The latest attendance figures for our congregation here in Palo Alto show a significant increase in our attendance. In the twelve month period from August, 2012, to August, 2013, average attendance in the worship service was up 10%, and average attendance in children and youth programs is up 25%.
We’re paying a price for this growth.
Just a couple of years ago, regular attendees had more of a feeling that they knew all the other regular attendees in the congregation — or at least they felt they could know all the other regular attendees with a little effort. Increasingly, I’m hearing from regular attendees that they no longer have that feeling. This is particularly true across the two different worship services: if you regularly attend the 11:00 service, you may feel that you just don’t know anyone in the 9:30 service.
As a staff member, I pay a different price for growth. I’m feeling the strain of trying to deal with expanding attendance, e.g., we had to add another Sunday school class to deal with increased attendance, which meant recruiting more volunteers. I’m working more hours than I usually do at this time of year, and it’s a challenge to make sure I don’t get sucked in to working too many hours, and neglecting my own personal and spiritual life. (And part of the price I’m paying for growth is a lack of time and energy to write much of anything for this blog.)
We’re also beginning to see benefits from this growth.
I’m definitely feeling a shared a sense of pleasure and low-level excitement. It is pleasant and mildly exciting to be part of a successful, growing organization. It’s flattering to think that people come to visit us, enjoy what they find in our congregation, and stick around. This benefit is somewhat vague, and even hard to pinpoint or define — nevertheless, it’s real, and it feels good.
In the children and youth programs, there are much more tangible benefits. In a small Sunday school or youth group, a child or youth may be the only person of their age and gender — yet most kids want to find a friend of their own age and gender. When there are more children or youth in a given age group, an individual child or youth is more likely to find one or more friends. I think this effect is larger with middle school kids, who really like it when there’s a good sized group of people their own age.
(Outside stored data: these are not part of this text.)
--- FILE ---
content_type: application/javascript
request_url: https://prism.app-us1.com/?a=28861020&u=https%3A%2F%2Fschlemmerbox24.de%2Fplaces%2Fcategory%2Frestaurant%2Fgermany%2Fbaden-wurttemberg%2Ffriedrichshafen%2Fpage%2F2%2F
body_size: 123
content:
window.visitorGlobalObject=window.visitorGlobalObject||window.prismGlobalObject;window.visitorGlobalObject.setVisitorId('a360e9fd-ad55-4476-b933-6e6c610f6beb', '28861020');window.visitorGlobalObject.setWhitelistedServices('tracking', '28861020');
That’s a quick summary of the price we’re paying for growth, and the benefits we’re seeing for that growth. If your congregation is thinking about making a real effort to grow, I’m thinking you might be particularly interested in reading this report from someone who’s in the middle of it. And you might be asking yourself: Is it worth it? From my point of view, exhausted though I am right now, spending as I am a great deal of time and energy to get the new Sunday school year going. Kids are happier and think our congregation is more fun; that alone would be worth it. Parents and guardians are happier because their kids are happier. From my point of view, then, as someone who cares about kids and families with kids, as someone who thinks that one of the primary functions of a congregation is to help raise up the next generation — yes, growth is totally worth the inconvenience.